*Extracted text*.
━━━━━━━━━━━━━━━━━━━━
Martin Thatcher planted his first tree on Myrtle Farm in Sandford, Somerset, when he was just five years old. From that point on, he knew his future lay with the family business which has been making cider since the early 1900s. His childhood memories include spending time with his grandfather out in the orchards and watching some of the company’s early customers sipping cider served from wooden barrels before making their way unsteadily home.
Martin is the fourth generation of the cider-making family and is focused on building a sustainable business that he, hopefully, can hand over to his two children — the next generation that will steward the company.
“They are expressing an interest in the business. My daughter has done some work experience and is learning about fermentation. One of our mantras is that we want to create a sustainable business for future generations and not take the short-term view,” the softly spoken Thatcher says.
And he’s doing a good job. Thatchers has picked up some notable awards during the past year and is growing both in the domestic drinks market and internationally, with export deals in place for Australia and the US. He is also eyeing the opportunities that China and other Asian markets might offer.
This growing interest in cider internationally mirrors its growth domestically, with the category enjoying a well-documented revival in the past few years, driven — initially at least — by the over-ice serve and fruit cider brands bringing in a new wave of drinkers.
Thatcher welcomes the huge diversity of ciders that currently exist and says its good news for everyone that adult consumers of all ages are now drinking and enjoying it. Regardless of being a traditional apple cider producer, he acknowledges the role the upstart fruit cider brands have played in growing the category.
“What I would like to see is that we, as an industry, make sure those consumers move from fruit ciders into what I call ‘proper’ cider. That would then help perpetuate the success of the apple cider industry long term,” he says.
It’s here that he sees parallels with the craft beer market and its messages of quality and provenance. “Consumers are looking for something genuinely good and won’t be fobbed off with something that doesn’t hit the mark or is produced on too much of a commercial scale. If people are going to part with their hard-earned money then they want something that is special. Our job is to give them a product that fits what they want,” he says.
“I think it’s also about people’s tastes maturing as there is a natural progression on to apple ciders. There are a lot of very good ciders on the market now and people shouldn’t be disappointed when they drink a pint of cider in a pub. As long as that keeps happening, then the future of the industry is good.”
The conversation turns to the opportunity for pub retailers and how licensees might tap into the heightened consumer interest in cider.
“As an industry we are commanding more space in the pub, which is fantastic news. I think cider sits very comfortably next to real ale, but the difficulty, of course, is always space on the bar, and in the fridge,” he says.
“As its popularity continues to grow, then publicans will free up line space for cider, from keg beer or lager. I think most pubs should have two draught ciders on — some speciality pubs will probably have three — and some dedicated space in the fridge. I think that’s easily justifiable, but the pub has got to look at what’s selling and what isn’t.”
A big focus for Thatchers currently is its work on cider and food matching. It has partnered with a couple of chefs to design and create dishes you might easily see in a pub. The initiative has been well received, according to Thatcher.
━━━━━━━━━━━━━━━━━━━━
*Data section*.
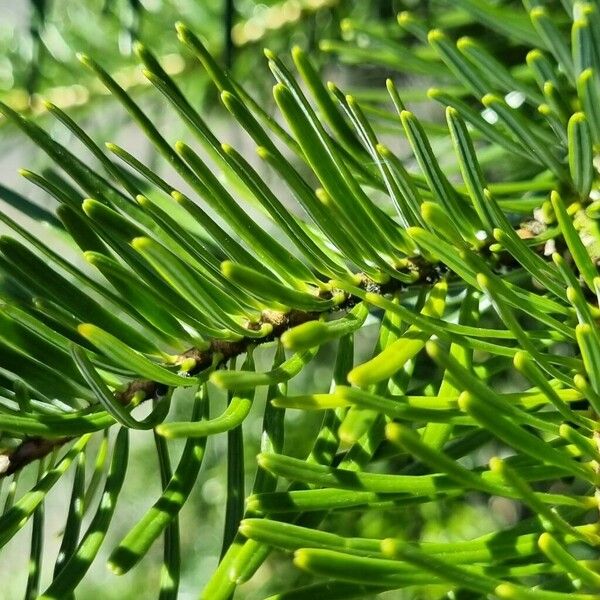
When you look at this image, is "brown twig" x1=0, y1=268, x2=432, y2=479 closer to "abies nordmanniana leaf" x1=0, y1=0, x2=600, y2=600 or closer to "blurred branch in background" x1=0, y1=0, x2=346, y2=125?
━━━━━━━━━━━━━━━━━━━━
*Brief A*.
Answer these from the cider article, one answer a line, marked the same way:
(i) How old was Martin Thatcher when he planted his first tree on Myrtle Farm?
(ii) Which two countries does Thatchers have export deals with?
(iii) How many draught ciders does Thatcher think most pubs should have on?
*Brief B*.
Reproduce a passage from the cider article word for word, beginning at the words "Martin is the" and stopping after "markets might offer.".
*Brief C*.
List every place name that appears in the cider article, in the order they occur.
The data come from a different source than the cider article.

*Final result A*.
(i) Five years old.
(ii) Australia and the US.
(iii) Two.

*Final result B*.
Martin is the fourth generation of the cider-making family and is focused on building a sustainable business that he, hopefully, can hand over to his two children — the next generation that will steward the company.
“They are expressing an interest in the business. My daughter has done some work experience and is learning about fermentation. One of our mantras is that we want to create a sustainable business for future generations and not take the short-term view,” the softly spoken Thatcher says.
And he’s doing a good job. Thatchers has picked up some notable awards during the past year and is growing both in the domestic drinks market and internationally, with export deals in place for Australia and the US. He is also eyeing the opportunities that China and other Asian markets might offer.

*Final result C*.
Myrtle Farm
Sandford
Somerset
Australia
the US
China